1. Necessary Equipment
To start making your own essential oils you first need to know the equipment needed for such a task. Most of the time or at least professionally speaking, to extract essential oils similar to commercially available options you need to buy an alcohol still to make the process go much faster and smoothly. One of the issues with buying a still is that you can rarely find it in shops, but you can buy it online. Another important issue is that buying a still is not cheap to say the least! It usually retails for a couple of hundred dollars online, which is not that affordable to most people. If you plan on making large amounts of essential oils or are planning to put this equipment to use constantly, then it would be a wise investment for you to get one.
2. Alternative equipment
If you do not have a couple hundred dollars to spare on buying an alcohol still, or you are planning on only extracting small amounts of oil for your personal use then you can build your very own DIY still out of a crock-pot, a couple of pipes and some containers for the oil and other residue to get distilled into. There are many different variations on how to build your own still at home. It may be a bit rustic and may not be as safe as getting an actual professional still but it gets the job done.
3. Choosing herbs
After making your own still or buying a readymade one, the next step in creating your essential oil blends at home is picking out what herbs or plants you will be using. Some very popular herbs to use for essential oil extraction are lavender, peppermint and rosemary. Whichever plant you choose to extract oil from, you should do your research thoroughly. Each plant has its own properties as well as an optimum harvesting time, which will yield as much oil as possible. If you want to mix oils together, you should extract each one separately before blending them.
4. Extraction process
Whether you are using your own still or one you bought, the extraction process is roughly the same. You are basically distilling the liquids out of the plants you have. To do so, you need a heat source running that will extract the liquids from the plant, then you will need a filtering process that will separate the essential oil ( the product we are looking for) and the plant water ( can either be used or thrown away). Filtering can be done using a cloth that will let the water pass through but not the oil. Before that whole process though, you have to dry the plant then roughly chop up the leaves and flower parts you are using from the plant to get a start on the oil extraction. Never use the stem of plants you are extracting oil from because you will not find any oil there. Stems will just take up space in your still and not give you anything of value.

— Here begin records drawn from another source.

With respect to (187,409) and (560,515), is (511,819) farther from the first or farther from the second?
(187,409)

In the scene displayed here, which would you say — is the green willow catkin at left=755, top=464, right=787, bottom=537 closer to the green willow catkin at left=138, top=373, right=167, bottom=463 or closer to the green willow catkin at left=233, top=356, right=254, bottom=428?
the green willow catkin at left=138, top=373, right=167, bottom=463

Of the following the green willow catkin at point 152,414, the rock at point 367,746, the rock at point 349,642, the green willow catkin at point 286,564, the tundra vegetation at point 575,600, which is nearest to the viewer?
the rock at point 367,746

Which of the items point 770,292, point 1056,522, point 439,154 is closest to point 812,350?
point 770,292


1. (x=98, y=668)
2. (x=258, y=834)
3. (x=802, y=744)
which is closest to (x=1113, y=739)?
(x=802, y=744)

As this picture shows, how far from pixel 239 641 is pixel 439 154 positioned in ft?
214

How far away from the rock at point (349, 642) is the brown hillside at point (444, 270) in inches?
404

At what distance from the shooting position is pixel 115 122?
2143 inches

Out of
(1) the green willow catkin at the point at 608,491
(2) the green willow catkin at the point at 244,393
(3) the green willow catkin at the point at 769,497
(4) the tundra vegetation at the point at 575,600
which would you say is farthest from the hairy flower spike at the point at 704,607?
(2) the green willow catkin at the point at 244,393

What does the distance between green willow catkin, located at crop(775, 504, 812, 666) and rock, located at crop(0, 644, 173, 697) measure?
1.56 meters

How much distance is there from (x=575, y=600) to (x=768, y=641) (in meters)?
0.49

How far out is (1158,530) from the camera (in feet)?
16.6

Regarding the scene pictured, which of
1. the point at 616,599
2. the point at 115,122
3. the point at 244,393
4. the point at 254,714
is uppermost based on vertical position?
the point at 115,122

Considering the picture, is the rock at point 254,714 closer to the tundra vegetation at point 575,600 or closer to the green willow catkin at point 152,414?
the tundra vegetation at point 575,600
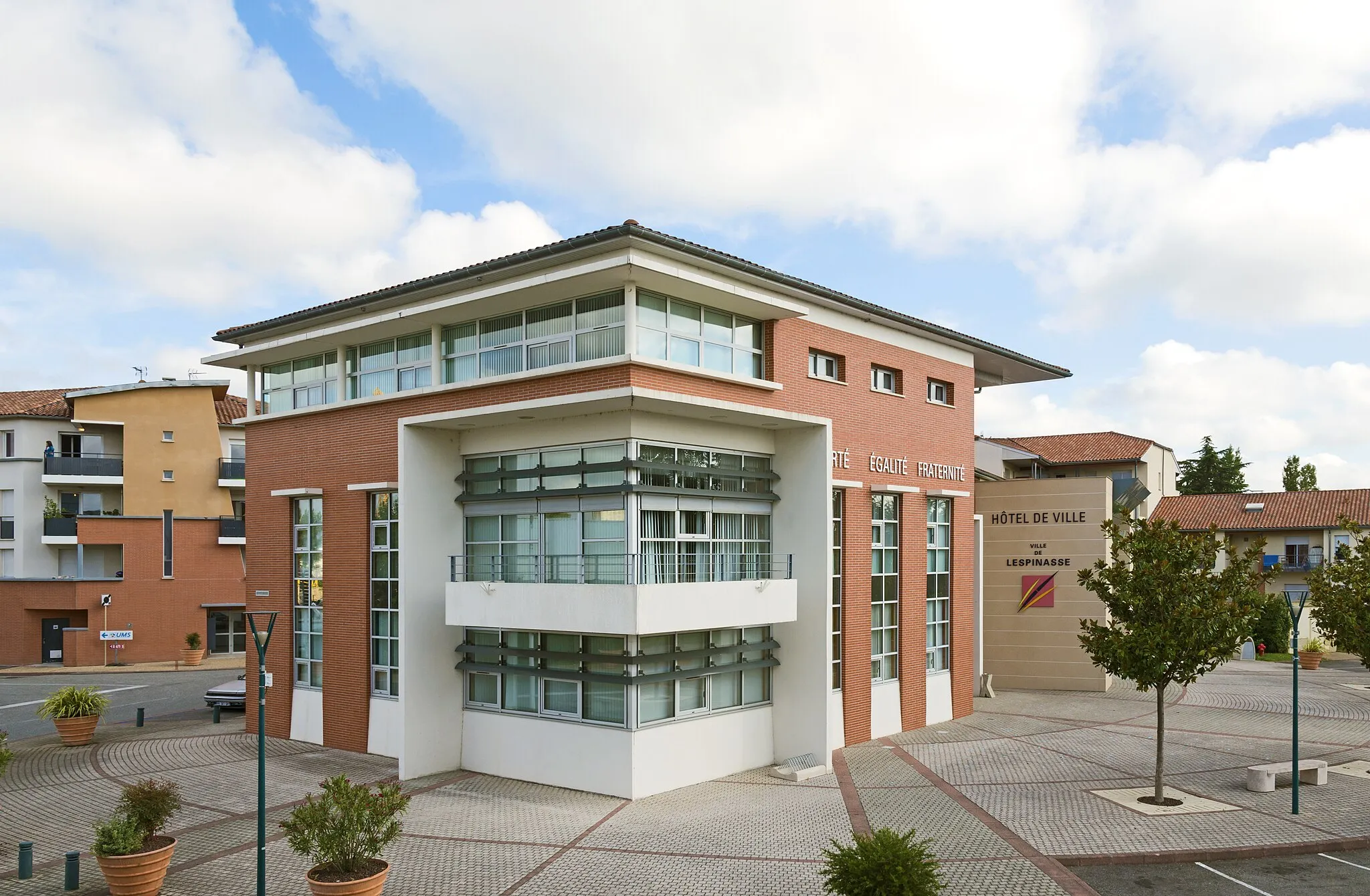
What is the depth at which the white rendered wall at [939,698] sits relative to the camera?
2428 centimetres

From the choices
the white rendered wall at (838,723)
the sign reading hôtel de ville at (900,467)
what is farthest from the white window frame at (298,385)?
the white rendered wall at (838,723)

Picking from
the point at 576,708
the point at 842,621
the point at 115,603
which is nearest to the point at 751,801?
the point at 576,708

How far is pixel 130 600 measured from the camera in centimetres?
4053

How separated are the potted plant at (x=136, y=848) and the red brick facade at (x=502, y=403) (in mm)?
8089

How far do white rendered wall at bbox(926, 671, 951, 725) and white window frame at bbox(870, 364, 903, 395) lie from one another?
23.3 feet

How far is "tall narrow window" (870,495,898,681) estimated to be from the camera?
22.6m

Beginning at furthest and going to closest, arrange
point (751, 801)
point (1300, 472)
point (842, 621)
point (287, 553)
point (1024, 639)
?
point (1300, 472), point (1024, 639), point (287, 553), point (842, 621), point (751, 801)

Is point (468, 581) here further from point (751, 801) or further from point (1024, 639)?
point (1024, 639)

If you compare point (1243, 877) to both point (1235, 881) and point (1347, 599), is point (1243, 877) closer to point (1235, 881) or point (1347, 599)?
point (1235, 881)

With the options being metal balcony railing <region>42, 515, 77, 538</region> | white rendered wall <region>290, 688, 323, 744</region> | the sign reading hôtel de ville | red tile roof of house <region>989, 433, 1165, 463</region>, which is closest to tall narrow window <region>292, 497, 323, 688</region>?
white rendered wall <region>290, 688, 323, 744</region>

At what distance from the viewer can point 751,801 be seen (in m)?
17.1

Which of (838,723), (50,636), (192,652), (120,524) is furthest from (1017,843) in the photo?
(50,636)

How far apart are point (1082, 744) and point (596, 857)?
1245 cm

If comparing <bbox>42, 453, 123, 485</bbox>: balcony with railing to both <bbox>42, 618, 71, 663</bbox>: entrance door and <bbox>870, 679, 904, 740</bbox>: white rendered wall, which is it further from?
<bbox>870, 679, 904, 740</bbox>: white rendered wall
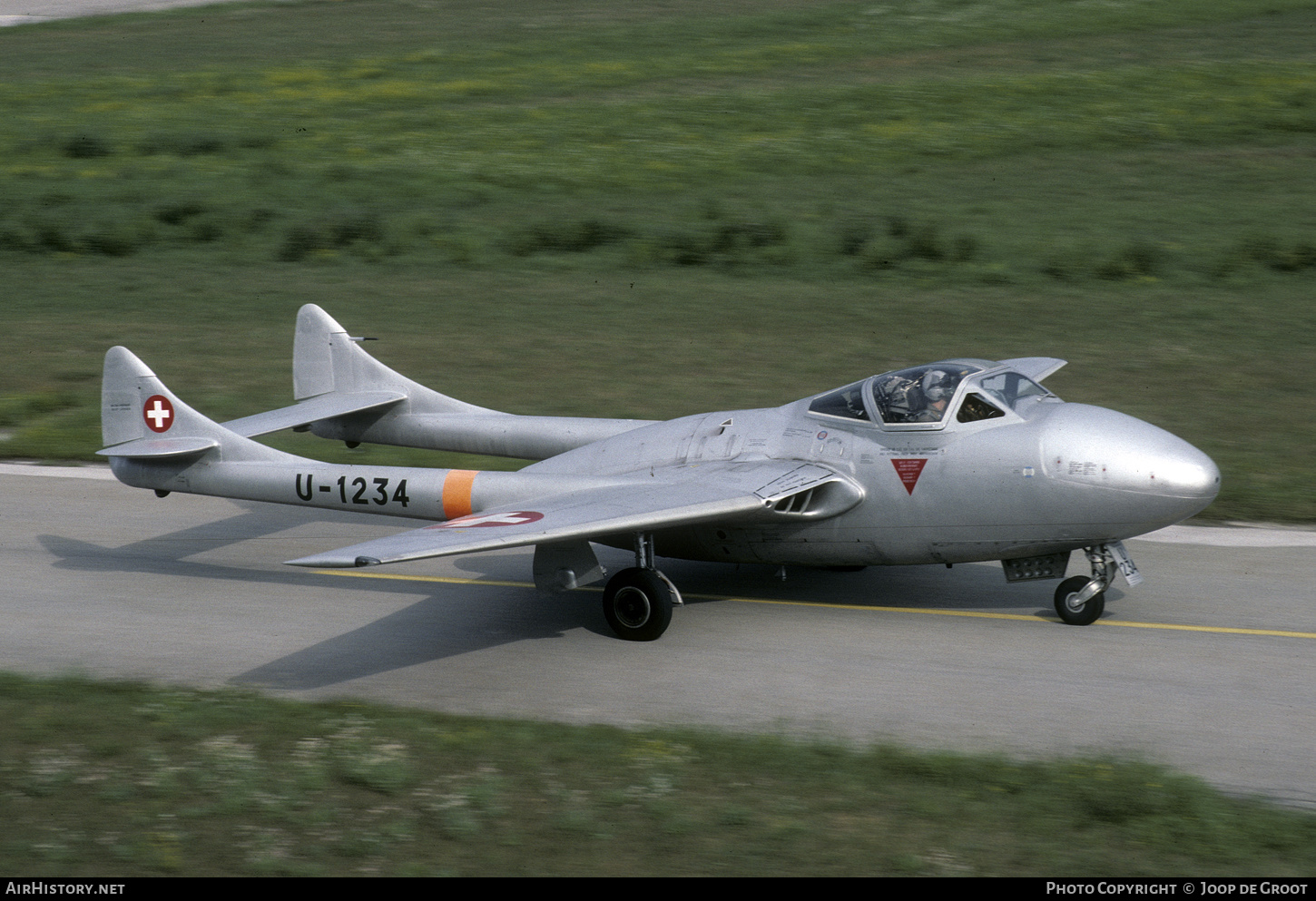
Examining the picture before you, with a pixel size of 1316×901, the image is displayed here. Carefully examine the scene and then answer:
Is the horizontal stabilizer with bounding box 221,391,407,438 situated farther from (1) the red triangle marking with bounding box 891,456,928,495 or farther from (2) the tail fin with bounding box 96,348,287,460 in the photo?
(1) the red triangle marking with bounding box 891,456,928,495

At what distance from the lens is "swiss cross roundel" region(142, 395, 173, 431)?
1391cm

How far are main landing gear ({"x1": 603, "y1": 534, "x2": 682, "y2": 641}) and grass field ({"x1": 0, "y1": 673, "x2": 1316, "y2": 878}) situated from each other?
2172 millimetres

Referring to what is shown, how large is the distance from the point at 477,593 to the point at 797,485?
3.68 meters

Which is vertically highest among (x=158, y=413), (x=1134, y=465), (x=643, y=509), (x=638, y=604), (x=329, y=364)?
(x=329, y=364)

After extracting your essential oil out of whatever plant you’ve chosen, you need to act very quickly because you do not want the essential oil to lose its potency. You can preserve the strength of the essential oil by storing it immediately in a dark bottle and stashing it in a place away from any sunlight. Storing your essential oils, this way will not only maintain its strength, but it will also optimize its shelf life to the fullest. Some essential oils have a shelf life of about a couple of weeks, so you will want to get the most time possible out of them.
6. Factors to consider during extraction
One very important factor to consider during extraction of essential oils is that the ratio of the amount of plant being used is much higher compared to the product you get out of the extraction process. This can be quite costly if you are going to be buying the plants you are extracting oil from. If you have your own plants and do not need to buy any, that would be a lot better and more cost efficient.

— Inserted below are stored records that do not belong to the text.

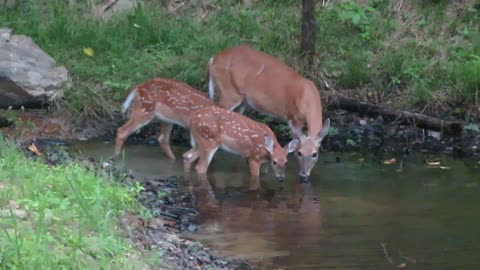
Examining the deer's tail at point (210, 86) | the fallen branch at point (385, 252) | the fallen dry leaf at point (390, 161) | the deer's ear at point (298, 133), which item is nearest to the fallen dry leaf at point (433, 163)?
the fallen dry leaf at point (390, 161)

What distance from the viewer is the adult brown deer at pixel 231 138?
12.2 m

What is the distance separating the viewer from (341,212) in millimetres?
10352

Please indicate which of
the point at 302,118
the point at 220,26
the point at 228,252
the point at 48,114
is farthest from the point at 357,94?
the point at 228,252

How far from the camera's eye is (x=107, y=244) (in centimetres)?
718

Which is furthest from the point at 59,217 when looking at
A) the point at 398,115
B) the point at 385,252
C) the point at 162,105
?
the point at 398,115

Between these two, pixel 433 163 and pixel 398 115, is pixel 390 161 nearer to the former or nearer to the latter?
pixel 433 163

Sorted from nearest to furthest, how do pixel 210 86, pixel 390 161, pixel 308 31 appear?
pixel 390 161
pixel 210 86
pixel 308 31

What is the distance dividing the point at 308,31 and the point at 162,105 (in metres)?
2.85

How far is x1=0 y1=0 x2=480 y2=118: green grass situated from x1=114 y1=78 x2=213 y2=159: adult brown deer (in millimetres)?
1190

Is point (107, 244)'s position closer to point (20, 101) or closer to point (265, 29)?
point (20, 101)

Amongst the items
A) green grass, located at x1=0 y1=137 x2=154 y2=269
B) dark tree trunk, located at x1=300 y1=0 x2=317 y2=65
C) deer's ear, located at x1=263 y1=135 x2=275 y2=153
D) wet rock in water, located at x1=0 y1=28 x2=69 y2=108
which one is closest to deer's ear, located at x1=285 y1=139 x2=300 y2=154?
deer's ear, located at x1=263 y1=135 x2=275 y2=153

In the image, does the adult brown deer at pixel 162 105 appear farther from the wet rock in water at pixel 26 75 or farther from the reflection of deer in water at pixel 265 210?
the wet rock in water at pixel 26 75

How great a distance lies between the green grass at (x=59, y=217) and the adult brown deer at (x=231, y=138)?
279 centimetres

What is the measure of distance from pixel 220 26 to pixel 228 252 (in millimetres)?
8173
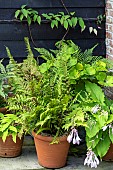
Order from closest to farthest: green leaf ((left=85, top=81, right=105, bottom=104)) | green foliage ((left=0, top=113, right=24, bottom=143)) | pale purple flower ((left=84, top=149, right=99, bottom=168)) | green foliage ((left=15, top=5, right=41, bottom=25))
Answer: pale purple flower ((left=84, top=149, right=99, bottom=168))
green foliage ((left=0, top=113, right=24, bottom=143))
green leaf ((left=85, top=81, right=105, bottom=104))
green foliage ((left=15, top=5, right=41, bottom=25))

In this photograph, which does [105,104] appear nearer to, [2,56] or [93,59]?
[93,59]

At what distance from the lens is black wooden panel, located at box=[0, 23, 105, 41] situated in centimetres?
440

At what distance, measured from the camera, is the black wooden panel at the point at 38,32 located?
14.4ft

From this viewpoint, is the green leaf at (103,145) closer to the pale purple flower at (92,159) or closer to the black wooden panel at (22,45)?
the pale purple flower at (92,159)

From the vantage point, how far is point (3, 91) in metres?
3.82

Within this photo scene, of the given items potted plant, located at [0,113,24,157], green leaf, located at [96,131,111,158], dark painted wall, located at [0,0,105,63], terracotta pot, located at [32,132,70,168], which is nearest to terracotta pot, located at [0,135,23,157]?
potted plant, located at [0,113,24,157]

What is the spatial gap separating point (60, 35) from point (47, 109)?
131cm

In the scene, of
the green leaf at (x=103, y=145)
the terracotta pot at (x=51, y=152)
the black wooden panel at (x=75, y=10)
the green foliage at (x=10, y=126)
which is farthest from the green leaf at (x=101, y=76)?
the black wooden panel at (x=75, y=10)

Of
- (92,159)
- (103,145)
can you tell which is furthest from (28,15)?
(92,159)

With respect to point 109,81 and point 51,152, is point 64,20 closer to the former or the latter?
point 109,81

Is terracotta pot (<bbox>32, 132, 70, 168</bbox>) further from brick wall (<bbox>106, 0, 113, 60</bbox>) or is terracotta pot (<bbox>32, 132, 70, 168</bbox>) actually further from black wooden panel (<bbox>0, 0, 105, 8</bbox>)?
black wooden panel (<bbox>0, 0, 105, 8</bbox>)

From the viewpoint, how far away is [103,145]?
3.40 meters

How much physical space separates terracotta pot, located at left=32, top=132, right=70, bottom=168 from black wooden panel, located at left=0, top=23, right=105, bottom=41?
130 cm

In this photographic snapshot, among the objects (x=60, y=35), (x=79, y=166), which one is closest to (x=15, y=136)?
(x=79, y=166)
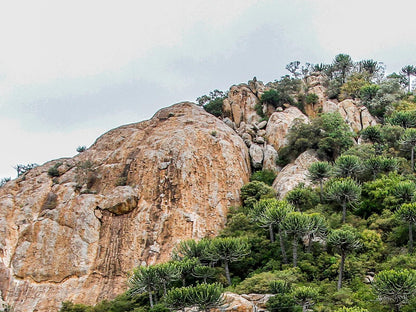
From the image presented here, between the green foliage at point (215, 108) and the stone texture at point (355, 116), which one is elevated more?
the green foliage at point (215, 108)

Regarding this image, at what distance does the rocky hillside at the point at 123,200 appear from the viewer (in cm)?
3288

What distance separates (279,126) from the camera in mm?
48406

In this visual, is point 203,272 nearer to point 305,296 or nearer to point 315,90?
point 305,296

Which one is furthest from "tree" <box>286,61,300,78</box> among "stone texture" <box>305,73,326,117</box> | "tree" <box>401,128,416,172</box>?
"tree" <box>401,128,416,172</box>

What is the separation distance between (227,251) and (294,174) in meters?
15.4

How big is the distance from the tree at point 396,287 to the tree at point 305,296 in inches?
131

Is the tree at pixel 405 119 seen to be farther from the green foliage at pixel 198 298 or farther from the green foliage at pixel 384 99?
the green foliage at pixel 198 298

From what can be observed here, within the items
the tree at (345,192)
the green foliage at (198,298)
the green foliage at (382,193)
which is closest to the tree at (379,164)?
the green foliage at (382,193)

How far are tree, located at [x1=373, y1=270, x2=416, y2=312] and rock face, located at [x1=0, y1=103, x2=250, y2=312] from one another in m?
17.4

Another factor that will play a large role in your extraction process is avoiding contamination. When creating your own essential oils, you want to be very careful that you do not contaminate the oils with anything that will turn them from being useful into being harmful or ineffective. Make sure that your workspace is as clean as possible because even a bit of dust can ruin a whole batch of essential oils quite easily. If that happens then you will have wasted your time, effort and money, so better be safe than sorry.
7. Oil mixing
After creating your essential oils by extracting each one separately from its own plant, you can then start tinkering with mixing oils together to make your very own oil blend. When making oil blends you want to be fully in control over the ratios of oils added to each other to make a mixture that is perfectly balanced. This is why you should never extract oils from multiple plants at once. Sometimes if you are not careful trying to extract different plants at once will end up contaminating both oils and rendering them useless to you.
Make unique oil blends
Think of creating your own oil blends as a way of making your very own unique extract that will be just as good as something you buy but better because it has the added value of your effort and time poured into it. Making your own essential oils will give you the chance to play around with them and create your very own unique oil blends that you can either use yourself or give them to family and friends.